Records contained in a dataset
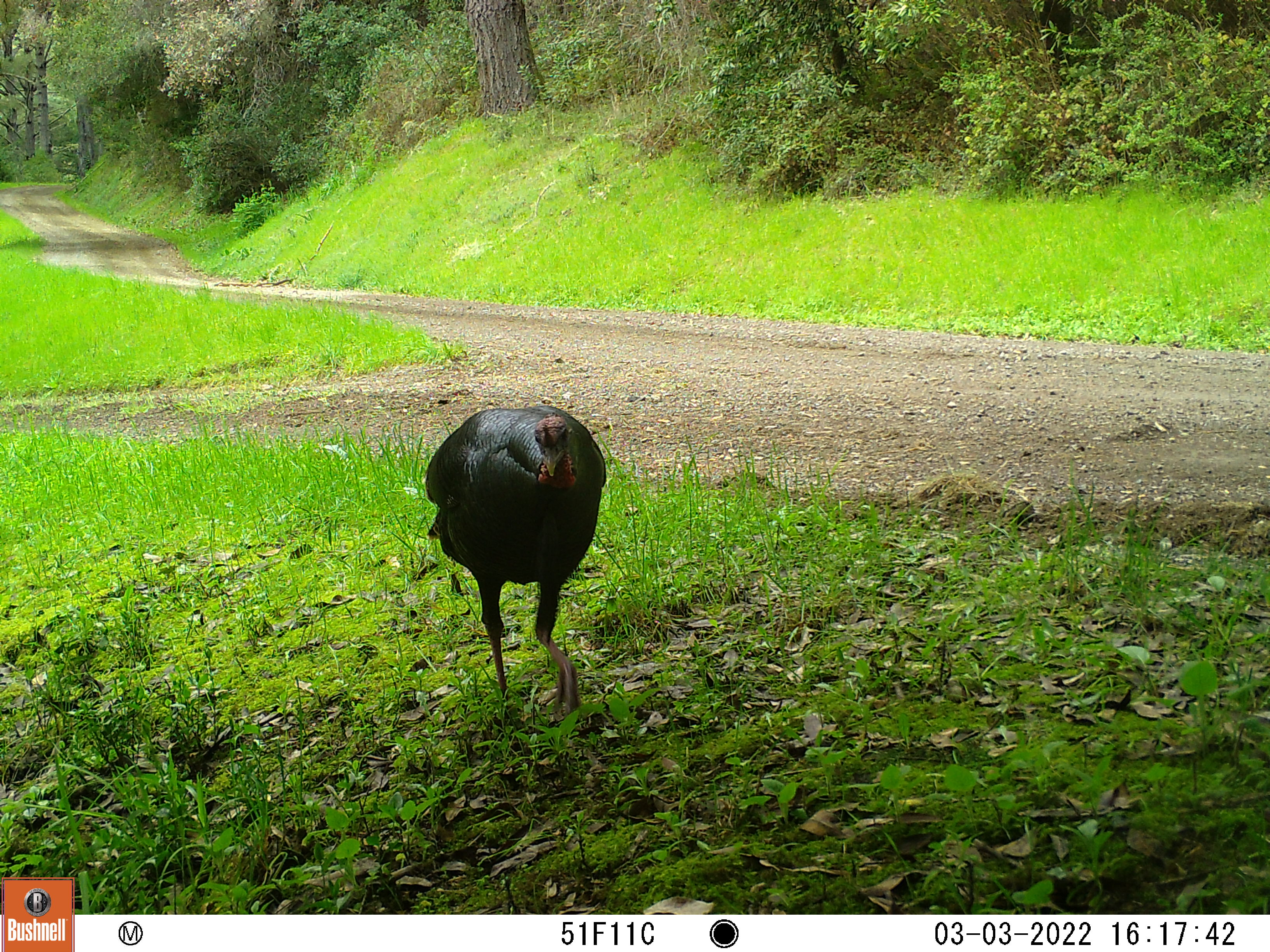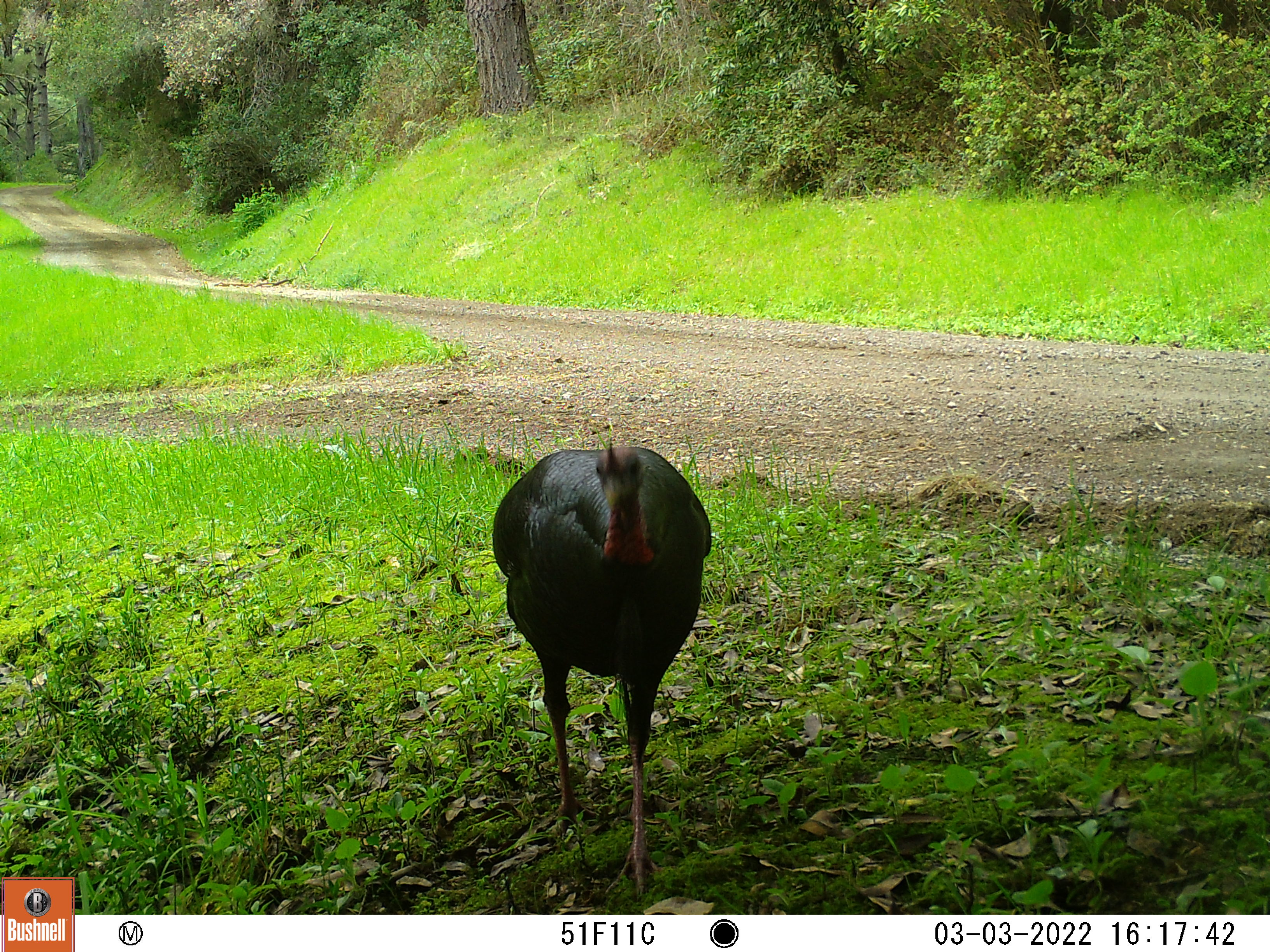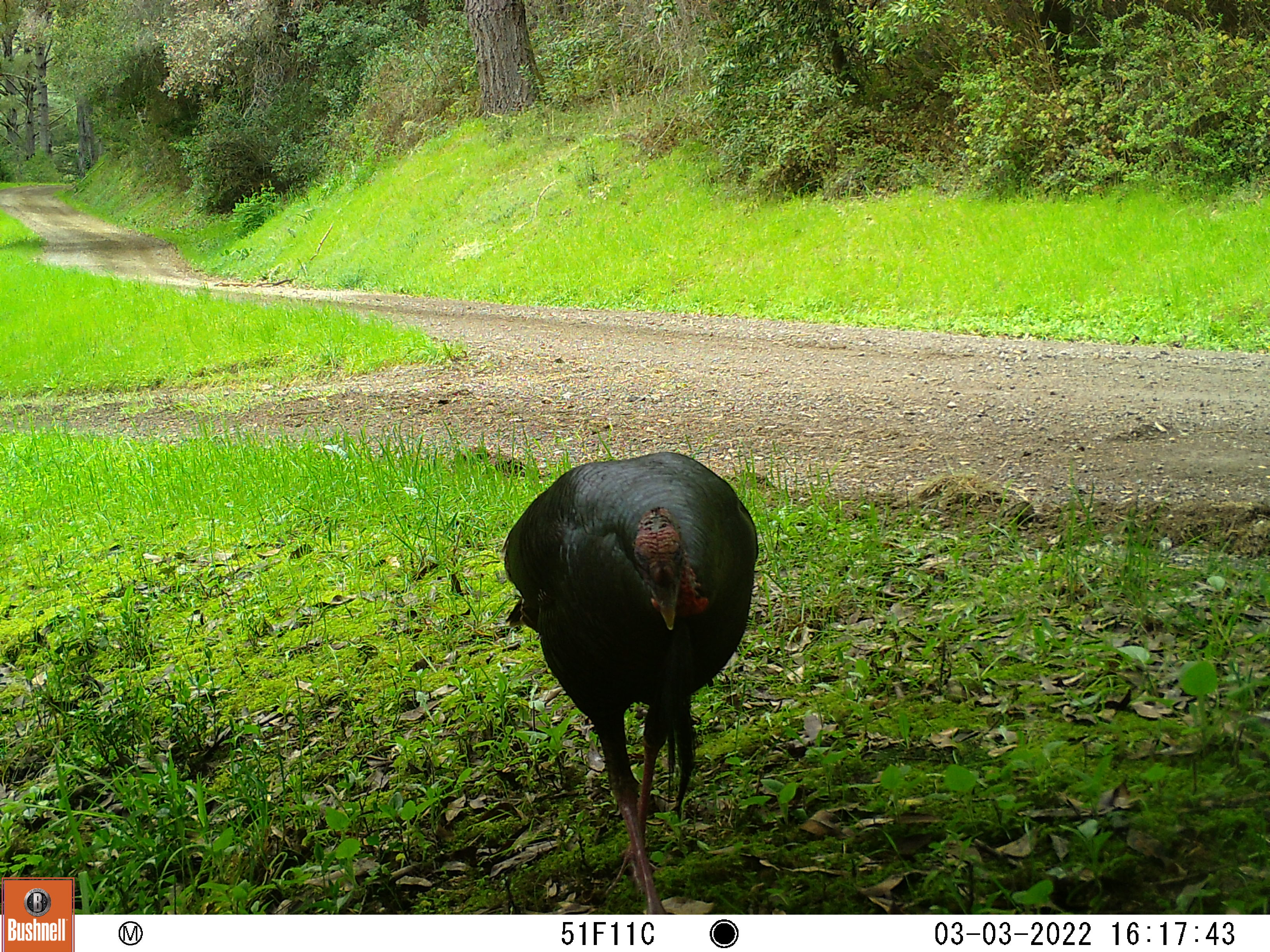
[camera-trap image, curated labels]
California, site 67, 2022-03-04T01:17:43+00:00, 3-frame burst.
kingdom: Animalia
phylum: Chordata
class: Aves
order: Galliformes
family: Phasianidae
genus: Meleagris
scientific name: Meleagris gallopavo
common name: turkey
Turkey (Meleagris gallopavo).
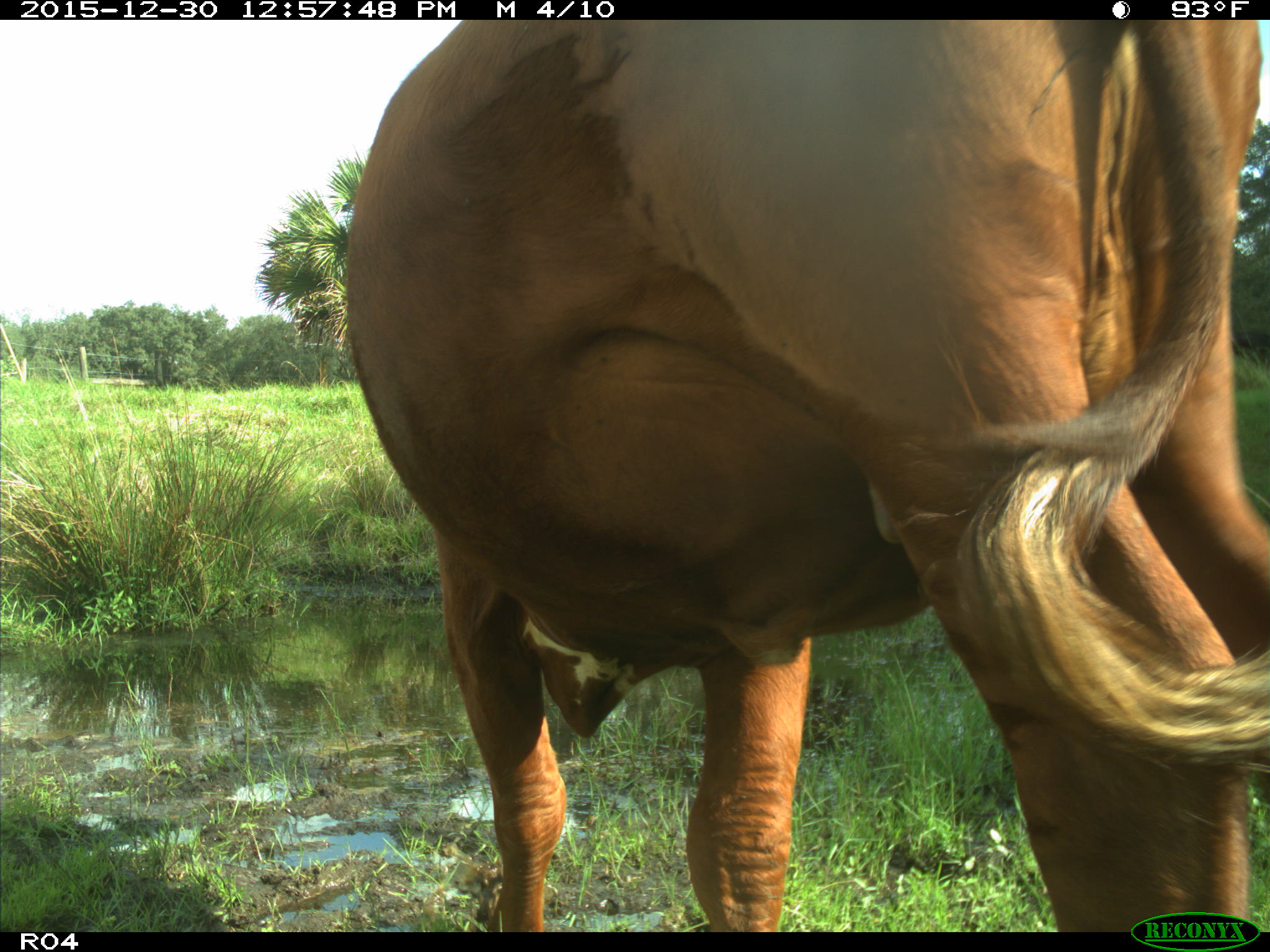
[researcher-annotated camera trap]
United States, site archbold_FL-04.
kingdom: Animalia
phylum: Chordata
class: Mammalia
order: Artiodactyla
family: Bovidae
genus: Bos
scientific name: Bos taurus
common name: domestic cow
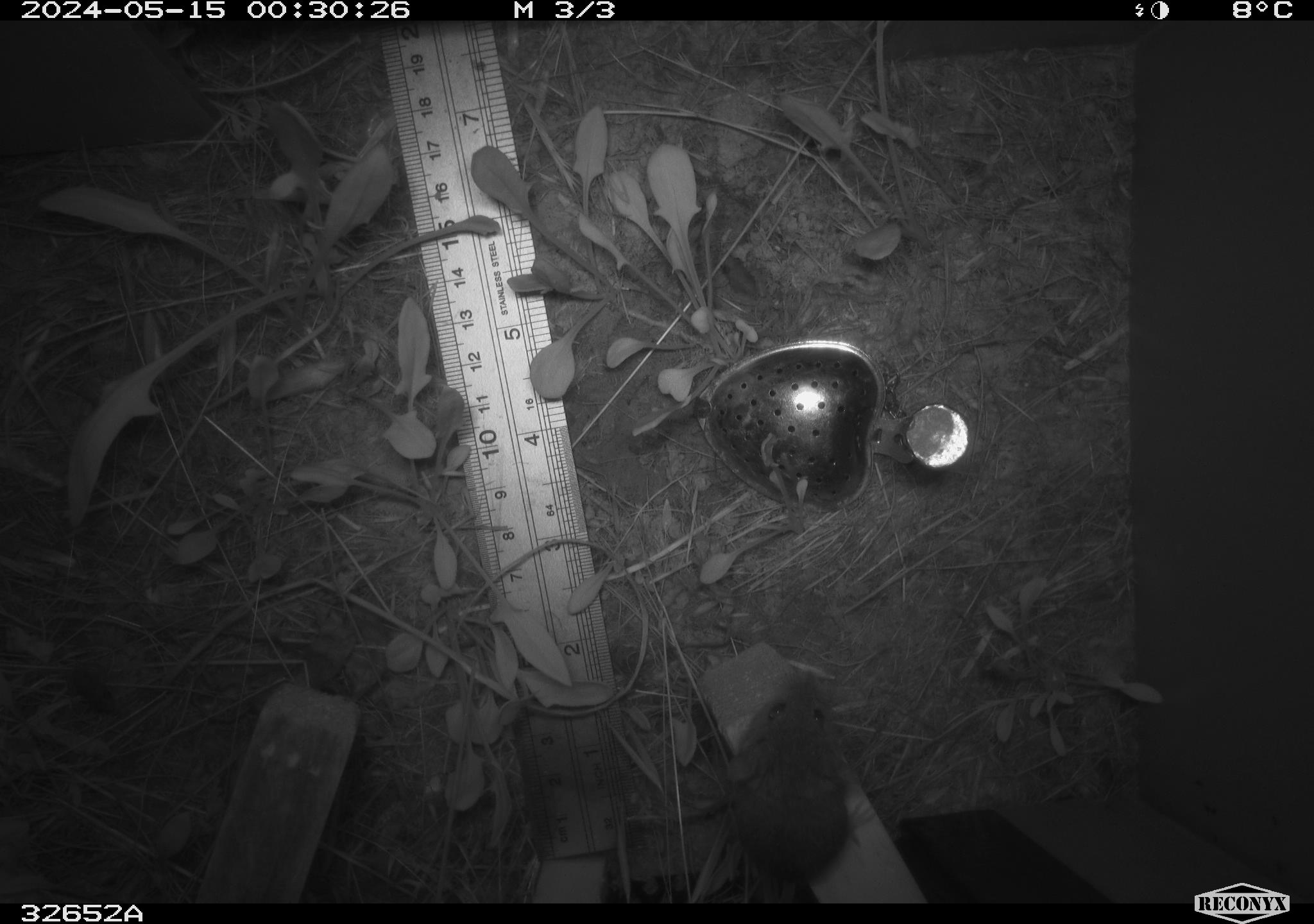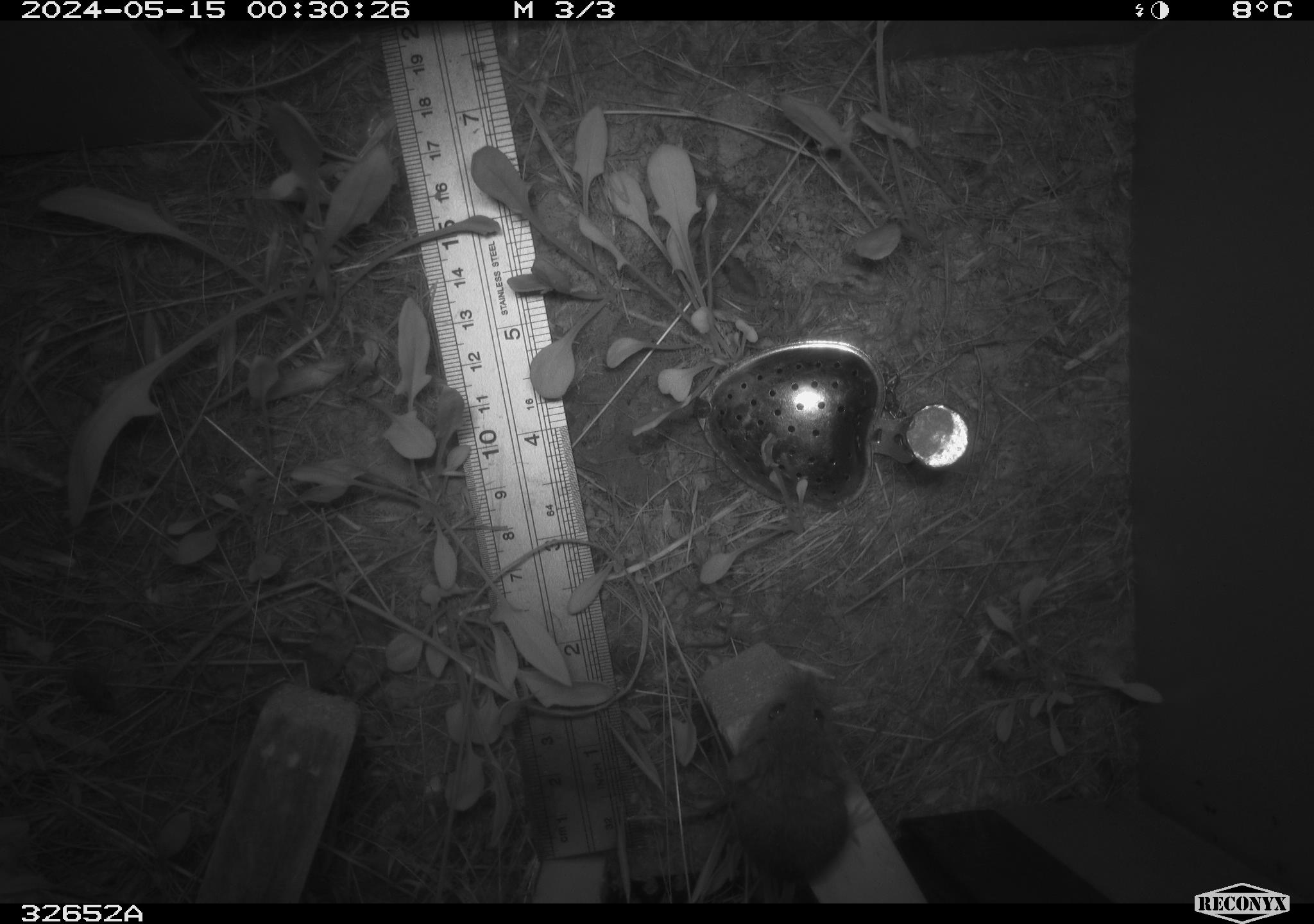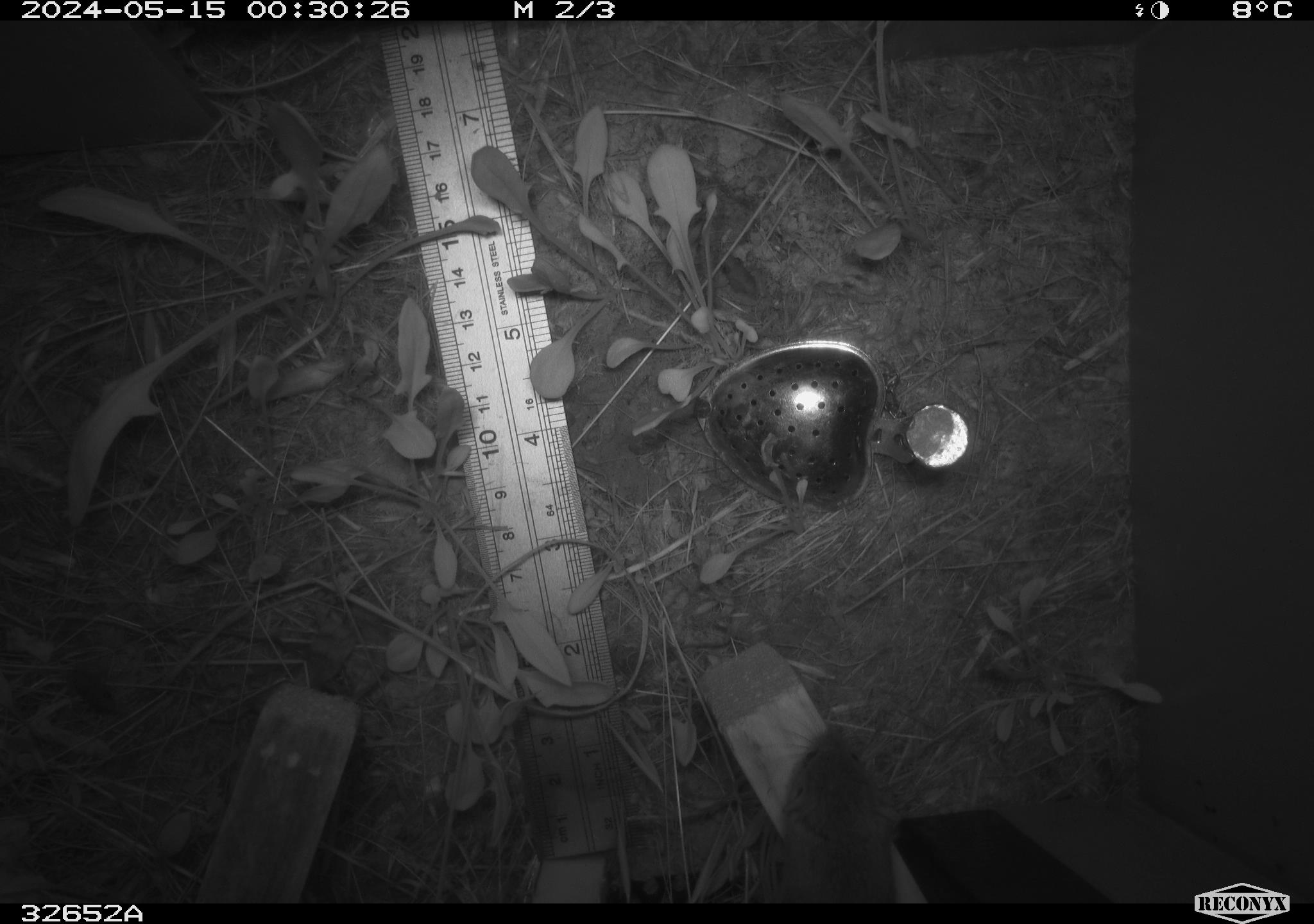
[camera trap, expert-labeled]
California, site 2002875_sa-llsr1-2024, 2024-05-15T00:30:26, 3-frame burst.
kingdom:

■ About this task:
I would like the lines from the one with "scientific name: Bos taurus" through the last line of the data above retyped exactly, with pictures left out, please.

■ Task result:
scientific name: Bos taurus
common name: domestic cow
[camera trap, expert-labeled]
California, site 2002875_sa-llsr1-2024, 2024-05-15T00:30:26, 3-frame burst.
kingdom:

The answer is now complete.